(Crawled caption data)
┌──

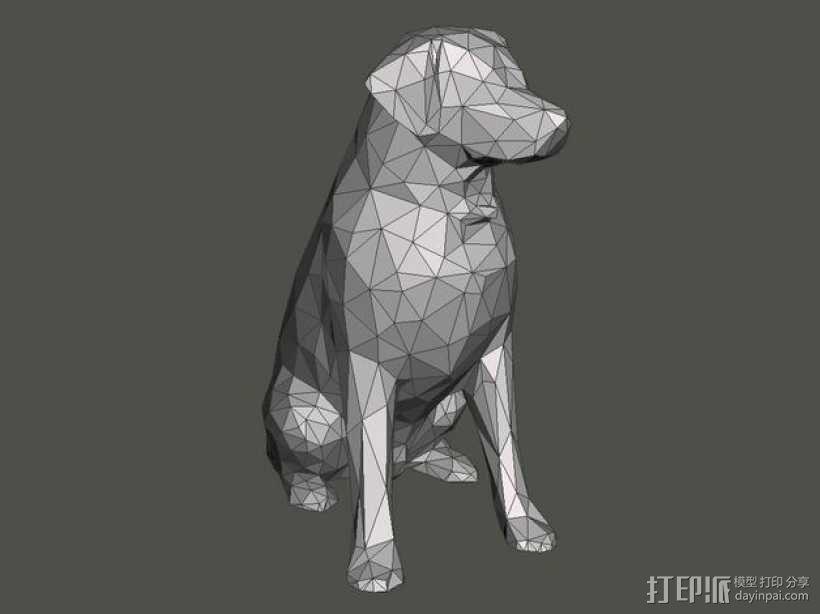 低面数 拉布拉多犬 模型 3D模型  图3
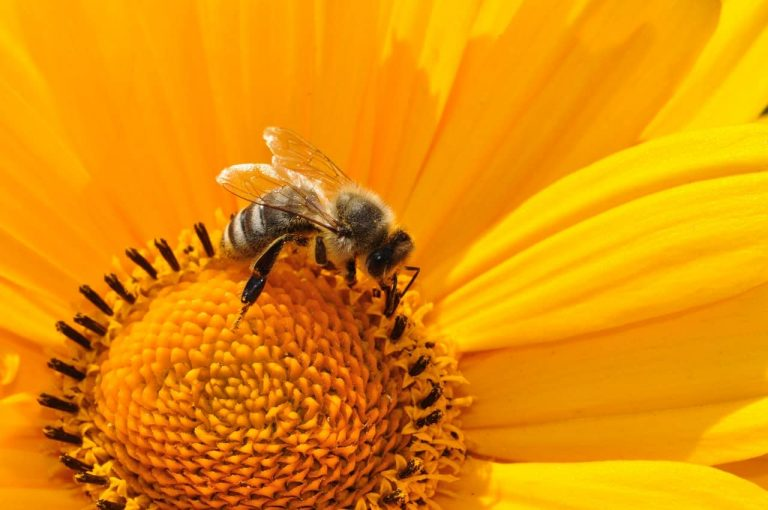 Save the bees for a better world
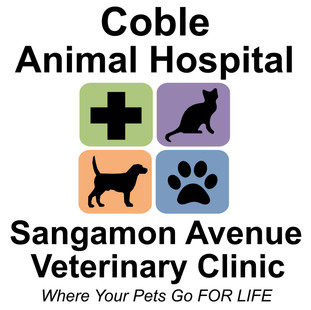 Coble Animal Hospital & Sangamon Avenue Veterinary Clinic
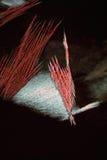 Резюмированные ледяные иголки стоковые фотографии rf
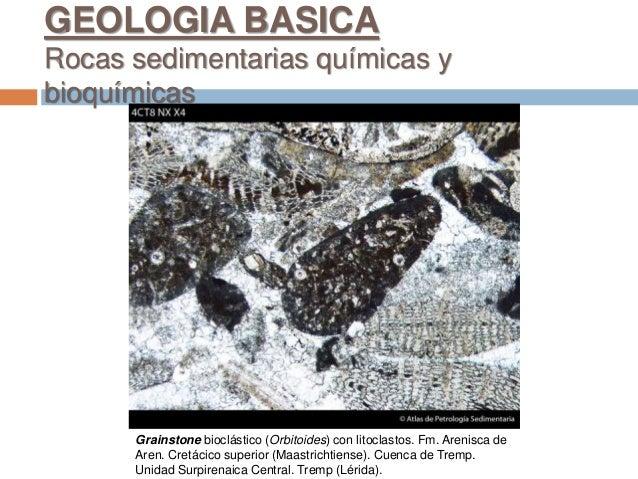 Grainstone bioclástico (Orbitoides) con litoclastos. Fm. Arenisca de Aren. Cretácico superior (Maastrichtiense). Cuenca de...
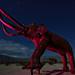 columbian mammoth. borrego springs, ca. 2015.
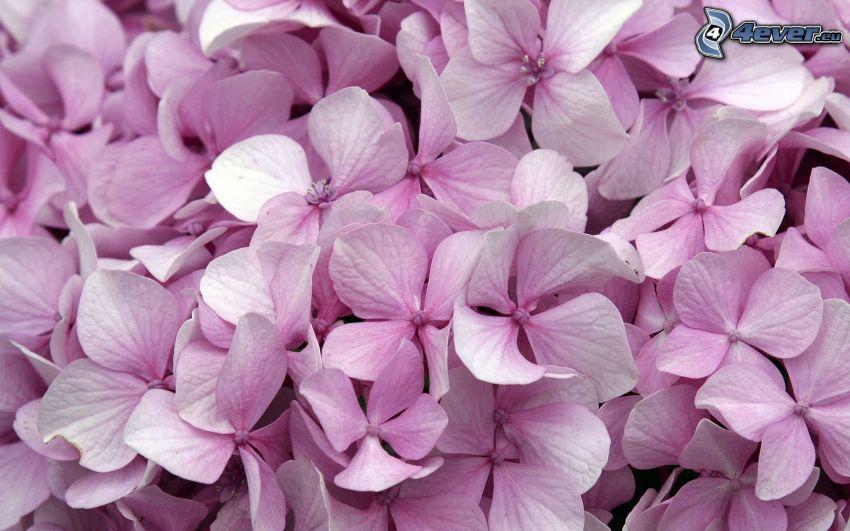hortensia, flores de color rosa
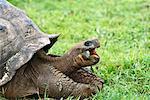 Giant Tortoise aux îles Galapagos, Equateur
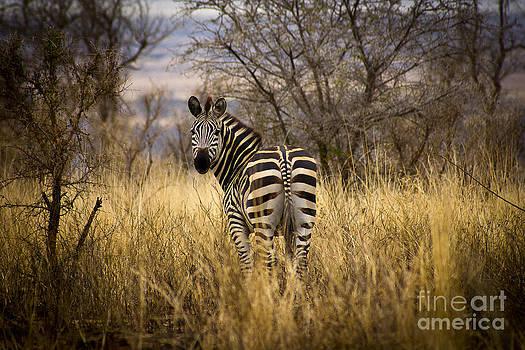 Darcy Michaelchuk - Zebra Watching his Back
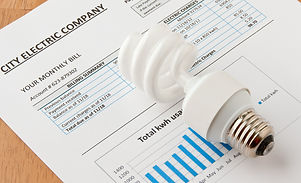 Energy efficient and incandescent  bulbs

└──

Could every record be given again exactly, with its pictures left out?

Solution to the problem:
 低面数 拉布拉多犬 模型 3D模型  图3
 Save the bees for a better world
 Coble Animal Hospital & Sangamon Avenue Veterinary Clinic
 Резюмированные ледяные иголки стоковые фотографии rf
 Grainstone bioclástico (Orbitoides) con litoclastos. Fm. Arenisca de Aren. Cretácico superior (Maastrichtiense). Cuenca de...
 columbian mammoth. borrego springs, ca. 2015.
hortensia, flores de color rosa
 Giant Tortoise aux îles Galapagos, Equateur
 Darcy Michaelchuk - Zebra Watching his Back
 Energy efficient and incandescent  bulbs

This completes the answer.